Una strigliatina, ma piccola, ai suoi: «Sicuramente i toni si sono troppo alzati e invito tutti, a partire dagli esponenti di Fratelli d'Italia, a riportarli al livello di un confronto franco e rispettoso». Una concessione, ancora più piccola, al Nazareno infuriato per «un'accusa certamente eccessiva», cioè quella di flirtare con anarchici e mafiosi per sabotare il 41 bis. Però sul punto centrale Giorgia Meloni non cede. «Le notizie non erano coperte da segreto, quindi non ci sono i presupposti per le dimissioni di Dalmastro e Donzelli». Di più. «Trovo singolare l'indignazione del Pd quando in passato sono stata dipinta come il mandante morale dei morti in mare o come il segretario di un partito eversivo. È paradossale che non si possa chiedere conto alla sinistra delle sue scelte, quando all'origine delle polemiche si colloca la visita a Cospito di una qualificata rappresentanza del Partito democratico». Da qui l'appello, quasi istituzionale, che chiude la lettera della premier al Corriere della Sera. «È una situazione inquietante che rischia di avere conseguenze gravi. Serve uno Stato compatto, in tutte le sue articolazioni e componenti».

Ma niente, appello respinto. Anzi, a stretto giro, ecco la dura replica della dirigenza dem. «Dopo giorni di attesa sono arrivate le parole del presidente del Consiglio - scrivono in una nota il segretario Enrico Letta e le capogruppo Simona Malpezzi e Debora Serracchiani - Pensavamo fosse preoccupata di comporre l'unita e la coesione del Paese in un momento di forte tensione, purtroppo abbiamo letto le frasi di un capo partito che difende l'indifendibile e che rilancia polemiche livorose contro l'opposizione». Altro che dialogo, «riattizza il fuoco anziché spegnerlo». Giuseppe Conte invece l'invito alla calma lo raccoglie, «abbiamo sensibilità istituzionale». Però la Meloni «dimostri di non essere solo la leader di partito e imponga a due suoi fedelissimi di dimettersi perché hanno sbagliato usando informazioni sensibili per aggredire una forza di opposizione».
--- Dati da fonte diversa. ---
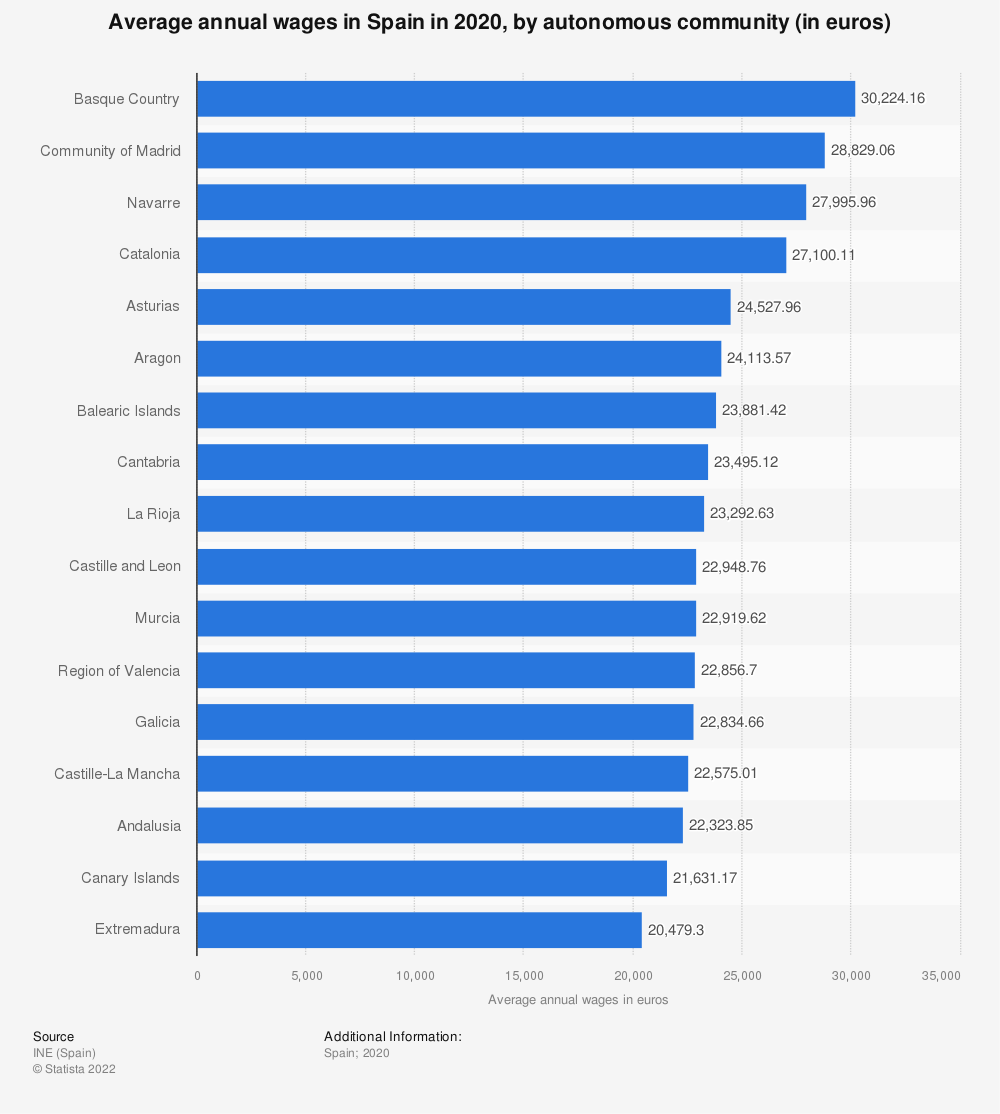 Statistic: Average annual wages in Spain in 2018, by autonomous community (in euros)   Statista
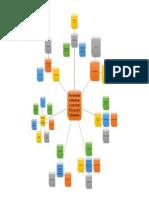 Mapa Mental E-commerce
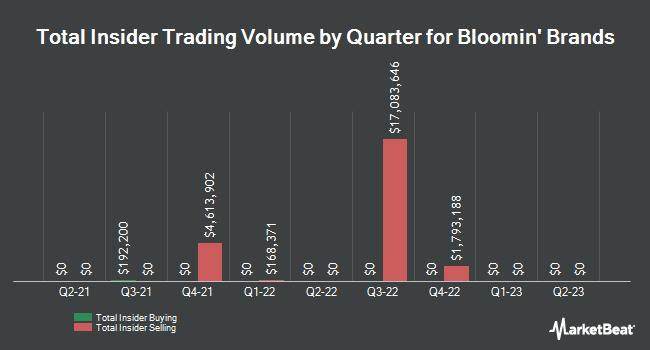 Insider Trading History for Bloomin` Brands (NASDAQ:BLMN)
Insomma, l'aria è questa, come dimostra lo scambio di tweet tra Guido Crosetto e Carlo Calenda, due che in genere passano per moderati. «Bisogna accantonare la polemica politica quando lo Stato e sotto attacco», scrive il ministro della Difesa. «Infatti è per cementare l'unita che Donzelli e Dalmastro ripetono che la sinistra si inchina ai mafiosi - risponde il leader di Azione - Serve rispetto reciproco e non l'uso dei poteri dello Stato contro le minoranze». Crosetto bis: «Vuoi la rissa e non il confronto, non mi interessa». Calenda che non molla: «Non fare il furbacchiotto. La mattina scrivi all you need is love e la sera giustifichi i toni violenti. Qui con gli anarchici non ci sta nessuno. Non buttarla in caciara».
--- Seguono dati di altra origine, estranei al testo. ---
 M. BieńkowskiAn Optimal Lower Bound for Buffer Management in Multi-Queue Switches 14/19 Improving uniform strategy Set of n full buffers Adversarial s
Eppure, stando alla Meloni, l'intento della lettera era quello di soffocare la rissa. «Mentre maggioranza e opposizione si accapigliano, attorno a noi il clima si sta surriscaldando. E non risparmia nessuno, come si vede dai manifesti alla Sapienza che definiscono assassini il presidente della Repubblica e i membri di diversi governi senza distinzione di colore». Ci si scontra tra partiti, nota la premier, intanto Donzelli e Delmastro finiscono sotto scorta e «ovunque appaiono minacce alle istituzioni italiane, in patria e all'estero». Insomma, non è la solita bega politica ma una «situazione pericolosa».
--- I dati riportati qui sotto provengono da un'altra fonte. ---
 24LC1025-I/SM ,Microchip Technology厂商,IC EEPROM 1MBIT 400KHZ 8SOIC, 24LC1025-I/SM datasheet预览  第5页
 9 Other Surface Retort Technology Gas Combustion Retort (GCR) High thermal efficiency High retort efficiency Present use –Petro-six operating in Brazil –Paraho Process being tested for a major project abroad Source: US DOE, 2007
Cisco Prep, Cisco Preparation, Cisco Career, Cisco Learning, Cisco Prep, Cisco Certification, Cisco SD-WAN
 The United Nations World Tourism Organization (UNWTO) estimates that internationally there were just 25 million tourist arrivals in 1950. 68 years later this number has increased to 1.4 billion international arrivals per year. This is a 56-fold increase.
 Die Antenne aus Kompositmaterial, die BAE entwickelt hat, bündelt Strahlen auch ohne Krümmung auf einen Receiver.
La chiave per lei sta nelle pressioni per revocare il regime del carcere duro. «Quello che mi colpisce, più ancora della visita, è che esponenti autorevoli del Pd, dopo aver preso atto dei rapporti tra Cospito e i boss mafiosi, abbiano continuato a chiedere la revoca del 41 bis, fingendo di non comprendere le implicazioni di una simile scelta sulla lotta alla criminalità organizzata». Insomma, si tratta di «un polverone strumentale».

Davvero «è singolare che ci si scandalizzi perché in Parlamento si è discusso di documenti non coperti da segreto» mentre fiorisce il gossip giudiziario e «da anni conversazioni private, queste si da non divulgare, diventano di dominio pubblico». Ma ora basta liti, conclude, perché «questa escalation può portarci ovunque».